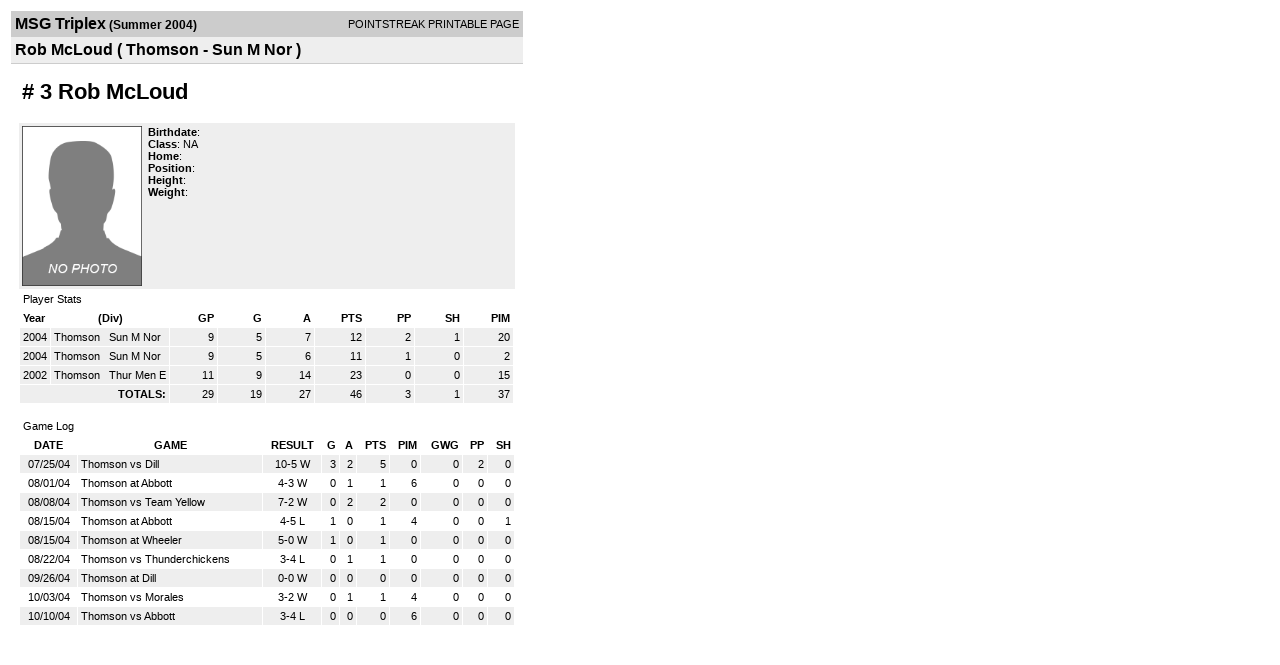

--- FILE ---
content_type: text/html; charset=UTF-8
request_url: http://d15k3om16n459i.cloudfront.net/players/print/playerpage.html?playerid=305289&seasonid=537
body_size: 1528
content:
<html>
<head>
<LINK REL="STYLESHEET" HREF="/common/playersprintstylesheet.css">
</head>
<body>
<table width=518><tr><td align="center"><table width="100%" border="0" cellspacing="0" cellpadding="4">
		<tr class="headerPlayer">
		<td width="60%"><font class="conHeader">MSG Triplex</font> <font class="season">(Summer 2004)</font></td>
		<td width="40%" align="right">POINTSTREAK PRINTABLE PAGE</td>
		</tr>
		<tr class="subHeader">
		<td width="60%" colspan="2"><font class="big">
		Rob McLoud				(
		Thomson - Sun M Nor		)
				</td>
	</tr>
	</table>
	<table width="100%" border="0" cellspacing="0" cellpadding="0">
	<tr><td class="intshim"><img src="/images/shim.gif" width="1" height="1"></td></tr>
	</table>
<br>
<table width="97%"  border="0" cellspacing="0" cellpadding="3">
  <tr>
    <td colspan="3" class="cellTeamPlayer"><h1>
    # 3 Rob McLoud</h1></td>
  </tr>
  <tr class="lightGrey">
    <td width="16%" valign="top"><img src="/photos/ps-nophoto-md.png" width="120" height="160" alt="Player Photo"></td>
    <td width="32%" valign="top"><strong>Birthdate</strong>:
        <br>
  			<strong>Class</strong>: NA	<br>
	    <strong>Home</strong>:   <br>
    	    <strong>Position</strong>:   <br />
	    <strong>Height</strong>:   <br />
	    <strong>Weight</strong>:  <br />
		     </td>
	<td width="52%" valign="top">
		</td>
  </tr>
</table>
  	<table width="97%" border="0" cellpadding="3" cellspacing="1">
  <tr>
    <td colspan="11" class="cellTeamPlayer">Player Stats</td>
  </tr>
    <tr class="fields" align="center">
    <td align="left">Year</td>
    <td> (Div)</td>
    <td width="50" align="right">GP</td>

    
	    <td width="50" align="right">G</td>
	    <td width="50" align="right">A</td>
	    <td width="50" align="right">PTS</td>
	    <td width="50" align="right">PP</td>
	    <td width="50" align="right">SH</td>
	    <td width="50" align="right">PIM</td>

 			 
  </tr>
    <tr class="lightGrey" align="right">
    <td align="left">2004</td>
    <td nowrap align="left"><a href="players-team.html?teamid=20592&seasonid=537">
      Thomson      </a> &nbsp;
      Sun M Nor</td>
    <td>9</td>

          <td>5</td>
	    <td>7</td>
	    <td>12</td>
	    <td>2</td>
	    <td>1</td>
	    <td>20</td>
 			
      </tr>
    <tr class="lightGrey" align="right">
    <td align="left">2004</td>
    <td nowrap align="left"><a href="players-team.html?teamid=16305&seasonid=428">
      Thomson      </a> &nbsp;
      Sun M Nor</td>
    <td>9</td>

          <td>5</td>
	    <td>6</td>
	    <td>11</td>
	    <td>1</td>
	    <td>0</td>
	    <td>2</td>
 			
      </tr>
    <tr class="lightGrey" align="right">
    <td align="left">2002</td>
    <td nowrap align="left"><a href="players-team.html?teamid=3546&seasonid=110">
      Thomson      </a> &nbsp;
      Thur Men E</td>
    <td>11</td>

          <td>9</td>
	    <td>14</td>
	    <td>23</td>
	    <td>0</td>
	    <td>0</td>
	    <td>15</td>
 			
      </tr>
    <tr class="lightGrey"  align="right">
    <td colspan="2" align="right"><strong>TOTALS:</strong></td>
    <td>29</td>


         	<td>19</td>
	    <td>27</td>
	    <td>46</td>
	    <td>3</td>
		 	<td>1</td>
			<td>37</td>

 			      </tr>
  </table>
		<br>
		<table cellpadding="3" cellspacing="1" border="0" width="97%">
		  <tr>
		    <td colspan="10" class="cellTeamPlayer">Game Log</td>
		  </tr>
		  <tr class="fields">
		    <td>DATE</td>
		    <td>GAME</td>
		    <td>RESULT</td>
		    <td align="right">G</td>
		    <td align="right">A</td>
		    <td align="right">PTS</td>
		    <td align="right">PIM</td>
		    <td align="right">GWG</td>
		    <td align="right">PP</td>
		    <td align="right">SH</td>
		  </tr>
		  <tr class="lightGrey" align="right"><td align="center">07/25/04</td><td align="left"><a href="players-boxscore.html?gameid=128005">Thomson vs Dill</a></td><td align="center">10-5 W</td><td>3</td><td>2</td><td>5</td><td>0</td><td>0</td><td>2</td><td>0</td></tr><tr bgcolor="ffffff" align="right"><td align="center">08/01/04</td><td align="left"><a href="players-boxscore.html?gameid=128009">Thomson at Abbott</a></td><td align="center">4-3 W</td><td>0</td><td>1</td><td>1</td><td>6</td><td>0</td><td>0</td><td>0</td></tr><tr class="lightGrey" align="right"><td align="center">08/08/04</td><td align="left"><a href="players-boxscore.html?gameid=128683">Thomson vs Team Yellow</a></td><td align="center">7-2 W</td><td>0</td><td>2</td><td>2</td><td>0</td><td>0</td><td>0</td><td>0</td></tr><tr bgcolor="ffffff" align="right"><td align="center">08/15/04</td><td align="left"><a href="players-boxscore.html?gameid=129708">Thomson at Abbott</a></td><td align="center">4-5 L</td><td>1</td><td>0</td><td>1</td><td>4</td><td>0</td><td>0</td><td>1</td></tr><tr class="lightGrey" align="right"><td align="center">08/15/04</td><td align="left"><a href="players-boxscore.html?gameid=129710">Thomson at Wheeler</a></td><td align="center">5-0 W</td><td>1</td><td>0</td><td>1</td><td>0</td><td>0</td><td>0</td><td>0</td></tr><tr bgcolor="ffffff" align="right"><td align="center">08/22/04</td><td align="left"><a href="players-boxscore.html?gameid=129716">Thomson vs Thunderchickens</a></td><td align="center">3-4 L</td><td>0</td><td>1</td><td>1</td><td>0</td><td>0</td><td>0</td><td>0</td></tr><tr class="lightGrey" align="right"><td align="center">09/26/04</td><td align="left"><a href="players-boxscore.html?gameid=129732">Thomson at Dill</a></td><td align="center">0-0 W</td><td>0</td><td>0</td><td>0</td><td>0</td><td>0</td><td>0</td><td>0</td></tr><tr bgcolor="ffffff" align="right"><td align="center">10/03/04</td><td align="left"><a href="players-boxscore.html?gameid=129739">Thomson vs Morales</a></td><td align="center">3-2 W</td><td>0</td><td>1</td><td>1</td><td>4</td><td>0</td><td>0</td><td>0</td></tr><tr class="lightGrey" align="right"><td align="center">10/10/04</td><td align="left"><a href="players-boxscore.html?gameid=150692">Thomson vs Abbott</a></td><td align="center">3-4 L</td><td>0</td><td>0</td><td>0</td><td>6</td><td>0</td><td>0</td><td>0</td></tr>		</table>
		<p><br>
  </p>
</td>
</tr>
</table>
<script type="text/javascript" src="/_Incapsula_Resource?SWJIYLWA=719d34d31c8e3a6e6fffd425f7e032f3&ns=1&cb=2145127005" async></script></body>
</html>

**Task requirements:** Look over the listing above. Pick out and copy every line that includes "fields".

**Result of the task:**
    <tr class="fields" align="center">
		  <tr class="fields">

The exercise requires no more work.